** BEGIN **
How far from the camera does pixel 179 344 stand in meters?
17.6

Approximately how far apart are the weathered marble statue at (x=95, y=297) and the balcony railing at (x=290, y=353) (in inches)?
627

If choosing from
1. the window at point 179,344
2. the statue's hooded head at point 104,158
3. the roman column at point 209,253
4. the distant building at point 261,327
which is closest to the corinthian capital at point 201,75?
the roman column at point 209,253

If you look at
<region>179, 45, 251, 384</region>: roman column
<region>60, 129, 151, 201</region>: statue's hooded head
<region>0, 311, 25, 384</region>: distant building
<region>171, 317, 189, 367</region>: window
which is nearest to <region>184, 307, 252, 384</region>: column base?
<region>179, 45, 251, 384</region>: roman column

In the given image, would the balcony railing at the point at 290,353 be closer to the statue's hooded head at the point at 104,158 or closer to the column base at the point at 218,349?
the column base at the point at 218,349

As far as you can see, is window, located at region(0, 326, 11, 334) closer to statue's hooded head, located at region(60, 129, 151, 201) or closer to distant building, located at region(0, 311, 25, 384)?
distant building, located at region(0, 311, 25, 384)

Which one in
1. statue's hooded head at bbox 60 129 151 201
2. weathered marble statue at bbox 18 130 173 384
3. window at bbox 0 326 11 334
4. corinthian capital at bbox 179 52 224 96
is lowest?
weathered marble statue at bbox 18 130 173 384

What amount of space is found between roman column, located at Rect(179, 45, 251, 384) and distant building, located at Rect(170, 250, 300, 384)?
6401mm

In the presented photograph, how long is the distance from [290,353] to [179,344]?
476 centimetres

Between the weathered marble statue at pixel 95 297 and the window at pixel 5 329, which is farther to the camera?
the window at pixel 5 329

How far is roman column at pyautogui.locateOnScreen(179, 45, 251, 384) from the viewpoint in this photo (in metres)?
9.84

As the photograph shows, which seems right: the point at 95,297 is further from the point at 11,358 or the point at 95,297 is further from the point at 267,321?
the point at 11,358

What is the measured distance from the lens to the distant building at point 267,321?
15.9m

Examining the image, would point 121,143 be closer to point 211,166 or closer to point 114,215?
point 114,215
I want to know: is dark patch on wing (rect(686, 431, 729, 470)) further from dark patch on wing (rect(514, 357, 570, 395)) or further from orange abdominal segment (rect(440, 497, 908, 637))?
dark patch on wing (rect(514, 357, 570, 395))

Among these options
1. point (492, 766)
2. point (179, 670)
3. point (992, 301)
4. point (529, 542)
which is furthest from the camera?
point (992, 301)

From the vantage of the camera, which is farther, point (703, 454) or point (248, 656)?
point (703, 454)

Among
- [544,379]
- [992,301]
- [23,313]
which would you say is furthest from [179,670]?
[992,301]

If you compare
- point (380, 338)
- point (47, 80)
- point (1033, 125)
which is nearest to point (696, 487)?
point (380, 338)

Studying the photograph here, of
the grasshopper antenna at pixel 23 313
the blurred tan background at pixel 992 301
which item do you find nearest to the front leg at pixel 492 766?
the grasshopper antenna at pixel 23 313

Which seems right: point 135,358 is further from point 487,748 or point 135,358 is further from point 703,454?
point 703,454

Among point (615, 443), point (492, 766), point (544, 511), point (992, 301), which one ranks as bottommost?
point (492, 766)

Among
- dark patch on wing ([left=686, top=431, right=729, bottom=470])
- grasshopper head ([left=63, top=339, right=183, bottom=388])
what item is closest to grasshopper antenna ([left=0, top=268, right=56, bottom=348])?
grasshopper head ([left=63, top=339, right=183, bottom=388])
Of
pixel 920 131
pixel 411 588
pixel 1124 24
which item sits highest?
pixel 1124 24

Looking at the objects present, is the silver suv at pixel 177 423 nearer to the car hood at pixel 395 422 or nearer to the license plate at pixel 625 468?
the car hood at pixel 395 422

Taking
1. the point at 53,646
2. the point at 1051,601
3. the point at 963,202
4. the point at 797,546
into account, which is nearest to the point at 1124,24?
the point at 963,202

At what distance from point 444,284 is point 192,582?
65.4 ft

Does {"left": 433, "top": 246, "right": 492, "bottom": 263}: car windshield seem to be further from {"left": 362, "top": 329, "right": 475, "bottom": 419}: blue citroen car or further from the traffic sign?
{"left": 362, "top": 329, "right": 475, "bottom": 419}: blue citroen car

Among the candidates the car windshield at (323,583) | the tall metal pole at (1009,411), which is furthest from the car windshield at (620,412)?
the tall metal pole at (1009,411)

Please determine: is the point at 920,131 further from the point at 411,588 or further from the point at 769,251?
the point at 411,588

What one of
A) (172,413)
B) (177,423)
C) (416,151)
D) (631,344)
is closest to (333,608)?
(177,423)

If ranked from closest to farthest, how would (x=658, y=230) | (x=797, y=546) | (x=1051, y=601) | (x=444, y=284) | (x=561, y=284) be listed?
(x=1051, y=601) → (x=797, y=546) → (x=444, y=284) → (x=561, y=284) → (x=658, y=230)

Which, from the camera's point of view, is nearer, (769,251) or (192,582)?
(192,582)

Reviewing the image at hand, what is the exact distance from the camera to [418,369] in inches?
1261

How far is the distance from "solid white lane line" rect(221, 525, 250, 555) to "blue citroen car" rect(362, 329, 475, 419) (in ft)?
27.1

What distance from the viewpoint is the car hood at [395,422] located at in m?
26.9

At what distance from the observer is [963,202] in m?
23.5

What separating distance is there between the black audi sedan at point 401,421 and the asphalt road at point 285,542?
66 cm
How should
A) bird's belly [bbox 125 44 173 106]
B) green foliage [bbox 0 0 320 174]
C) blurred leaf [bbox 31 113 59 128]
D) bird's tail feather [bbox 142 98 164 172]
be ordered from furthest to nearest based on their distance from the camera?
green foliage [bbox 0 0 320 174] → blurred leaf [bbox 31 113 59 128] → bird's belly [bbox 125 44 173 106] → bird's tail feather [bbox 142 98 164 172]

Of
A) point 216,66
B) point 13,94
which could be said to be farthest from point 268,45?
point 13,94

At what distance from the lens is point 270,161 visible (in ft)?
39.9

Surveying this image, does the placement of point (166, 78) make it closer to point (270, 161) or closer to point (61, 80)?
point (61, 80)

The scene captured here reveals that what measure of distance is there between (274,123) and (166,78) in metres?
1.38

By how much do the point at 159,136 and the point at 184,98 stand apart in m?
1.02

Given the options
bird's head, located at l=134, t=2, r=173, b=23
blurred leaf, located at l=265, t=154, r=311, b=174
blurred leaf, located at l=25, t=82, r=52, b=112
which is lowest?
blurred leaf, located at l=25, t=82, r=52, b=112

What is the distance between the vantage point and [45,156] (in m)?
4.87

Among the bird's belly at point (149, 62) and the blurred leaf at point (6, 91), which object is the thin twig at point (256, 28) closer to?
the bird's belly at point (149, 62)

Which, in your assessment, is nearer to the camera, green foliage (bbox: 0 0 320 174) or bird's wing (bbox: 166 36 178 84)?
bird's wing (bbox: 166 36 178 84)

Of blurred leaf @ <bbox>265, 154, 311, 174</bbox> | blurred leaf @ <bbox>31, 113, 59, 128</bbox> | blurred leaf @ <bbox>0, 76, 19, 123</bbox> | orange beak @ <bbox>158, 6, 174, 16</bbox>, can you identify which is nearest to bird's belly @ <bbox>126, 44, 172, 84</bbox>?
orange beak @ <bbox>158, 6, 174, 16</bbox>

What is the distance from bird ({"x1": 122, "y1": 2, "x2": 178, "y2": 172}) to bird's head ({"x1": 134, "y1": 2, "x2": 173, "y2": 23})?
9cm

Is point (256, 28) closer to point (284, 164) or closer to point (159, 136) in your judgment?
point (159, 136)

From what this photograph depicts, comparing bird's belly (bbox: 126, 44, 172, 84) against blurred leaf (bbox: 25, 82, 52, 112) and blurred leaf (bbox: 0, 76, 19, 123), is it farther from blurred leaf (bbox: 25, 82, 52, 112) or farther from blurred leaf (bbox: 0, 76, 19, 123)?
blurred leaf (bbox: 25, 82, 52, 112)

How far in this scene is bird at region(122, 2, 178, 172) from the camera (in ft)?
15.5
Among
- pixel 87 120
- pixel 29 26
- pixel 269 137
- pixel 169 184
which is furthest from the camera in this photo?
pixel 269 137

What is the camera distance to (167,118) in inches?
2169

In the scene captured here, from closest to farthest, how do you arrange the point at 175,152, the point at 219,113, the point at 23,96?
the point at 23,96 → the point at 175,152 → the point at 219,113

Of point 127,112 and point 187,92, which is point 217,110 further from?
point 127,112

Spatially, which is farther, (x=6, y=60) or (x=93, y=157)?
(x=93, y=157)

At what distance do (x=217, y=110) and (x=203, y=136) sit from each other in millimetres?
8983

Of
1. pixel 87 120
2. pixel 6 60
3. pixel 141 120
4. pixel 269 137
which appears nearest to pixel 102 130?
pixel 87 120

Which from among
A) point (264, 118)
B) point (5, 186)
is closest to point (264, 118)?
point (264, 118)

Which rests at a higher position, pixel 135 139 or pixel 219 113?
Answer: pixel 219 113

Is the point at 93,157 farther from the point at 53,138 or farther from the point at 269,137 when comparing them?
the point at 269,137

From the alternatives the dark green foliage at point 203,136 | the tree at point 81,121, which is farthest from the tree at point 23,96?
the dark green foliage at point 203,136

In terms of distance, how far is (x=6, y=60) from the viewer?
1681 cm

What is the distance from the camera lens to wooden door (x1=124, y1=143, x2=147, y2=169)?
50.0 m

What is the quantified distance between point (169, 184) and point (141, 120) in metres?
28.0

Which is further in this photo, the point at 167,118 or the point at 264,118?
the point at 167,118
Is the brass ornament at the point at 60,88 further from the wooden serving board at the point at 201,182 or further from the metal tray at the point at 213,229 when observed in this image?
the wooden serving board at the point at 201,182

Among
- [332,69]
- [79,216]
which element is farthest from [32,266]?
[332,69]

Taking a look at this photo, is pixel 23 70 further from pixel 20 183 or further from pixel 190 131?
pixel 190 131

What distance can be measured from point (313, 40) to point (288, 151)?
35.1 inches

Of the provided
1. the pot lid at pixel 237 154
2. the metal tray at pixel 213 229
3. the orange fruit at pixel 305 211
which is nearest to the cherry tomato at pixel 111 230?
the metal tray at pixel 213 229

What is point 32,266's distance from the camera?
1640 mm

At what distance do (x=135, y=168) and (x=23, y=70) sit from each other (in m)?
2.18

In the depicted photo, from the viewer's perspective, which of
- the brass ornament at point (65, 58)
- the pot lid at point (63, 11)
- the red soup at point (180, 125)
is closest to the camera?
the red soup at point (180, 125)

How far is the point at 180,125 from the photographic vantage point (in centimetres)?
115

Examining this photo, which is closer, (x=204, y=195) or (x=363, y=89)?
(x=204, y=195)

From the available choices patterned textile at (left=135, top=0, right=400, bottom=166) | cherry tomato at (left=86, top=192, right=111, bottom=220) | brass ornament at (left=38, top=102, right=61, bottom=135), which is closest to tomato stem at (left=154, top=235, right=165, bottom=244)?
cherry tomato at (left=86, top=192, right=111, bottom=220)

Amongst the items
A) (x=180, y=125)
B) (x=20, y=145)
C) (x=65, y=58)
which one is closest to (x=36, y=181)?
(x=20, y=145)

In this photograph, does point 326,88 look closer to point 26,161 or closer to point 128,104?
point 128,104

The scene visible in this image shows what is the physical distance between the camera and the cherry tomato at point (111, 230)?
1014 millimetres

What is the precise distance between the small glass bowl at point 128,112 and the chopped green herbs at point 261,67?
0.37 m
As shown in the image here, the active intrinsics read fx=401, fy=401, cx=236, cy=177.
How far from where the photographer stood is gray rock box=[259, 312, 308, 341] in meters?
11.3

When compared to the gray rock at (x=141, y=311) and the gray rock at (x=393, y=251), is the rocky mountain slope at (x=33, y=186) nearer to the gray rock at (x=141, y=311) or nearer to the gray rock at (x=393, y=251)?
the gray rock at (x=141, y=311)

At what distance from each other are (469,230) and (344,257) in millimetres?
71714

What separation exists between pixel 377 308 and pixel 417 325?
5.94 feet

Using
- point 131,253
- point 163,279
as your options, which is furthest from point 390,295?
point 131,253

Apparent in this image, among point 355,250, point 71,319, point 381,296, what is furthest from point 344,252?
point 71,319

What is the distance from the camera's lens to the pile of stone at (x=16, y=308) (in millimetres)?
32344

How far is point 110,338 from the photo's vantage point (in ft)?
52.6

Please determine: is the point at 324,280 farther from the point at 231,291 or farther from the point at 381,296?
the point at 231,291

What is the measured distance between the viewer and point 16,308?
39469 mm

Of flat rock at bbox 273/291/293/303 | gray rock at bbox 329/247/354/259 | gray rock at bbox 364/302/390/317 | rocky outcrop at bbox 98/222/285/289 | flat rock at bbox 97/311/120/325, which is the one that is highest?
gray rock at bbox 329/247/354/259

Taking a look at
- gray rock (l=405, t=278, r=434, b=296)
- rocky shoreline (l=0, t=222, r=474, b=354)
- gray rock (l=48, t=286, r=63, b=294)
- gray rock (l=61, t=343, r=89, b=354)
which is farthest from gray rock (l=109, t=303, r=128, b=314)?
** END **
• **To do**:
Pull out every line from the one with "At what distance from each" to the end of the listing, and output only those.

• **Solution below**:
At what distance from each other are (469,230) and (344,257) in millimetres?
71714

What separation exists between pixel 377 308 and pixel 417 325?
5.94 feet

Using
- point 131,253
- point 163,279
as your options, which is furthest from point 390,295?
point 131,253

Apparent in this image, among point 355,250, point 71,319, point 381,296, what is furthest from point 344,252?
point 71,319

What is the distance from the camera's lens to the pile of stone at (x=16, y=308) (in millimetres)?
32344

How far is point 110,338 from the photo's vantage point (in ft)?
52.6

Please determine: is the point at 324,280 farther from the point at 231,291 or farther from the point at 381,296?
the point at 231,291

What is the measured distance between the viewer and point 16,308?
39469 mm

Of flat rock at bbox 273/291/293/303 | gray rock at bbox 329/247/354/259 | gray rock at bbox 364/302/390/317 | rocky outcrop at bbox 98/222/285/289 | flat rock at bbox 97/311/120/325, which is the one that is highest?
gray rock at bbox 329/247/354/259

Taking a look at
- gray rock (l=405, t=278, r=434, b=296)
- rocky shoreline (l=0, t=222, r=474, b=354)
- gray rock (l=48, t=286, r=63, b=294)
- gray rock (l=61, t=343, r=89, b=354)
which is farthest from gray rock (l=109, t=303, r=128, b=314)?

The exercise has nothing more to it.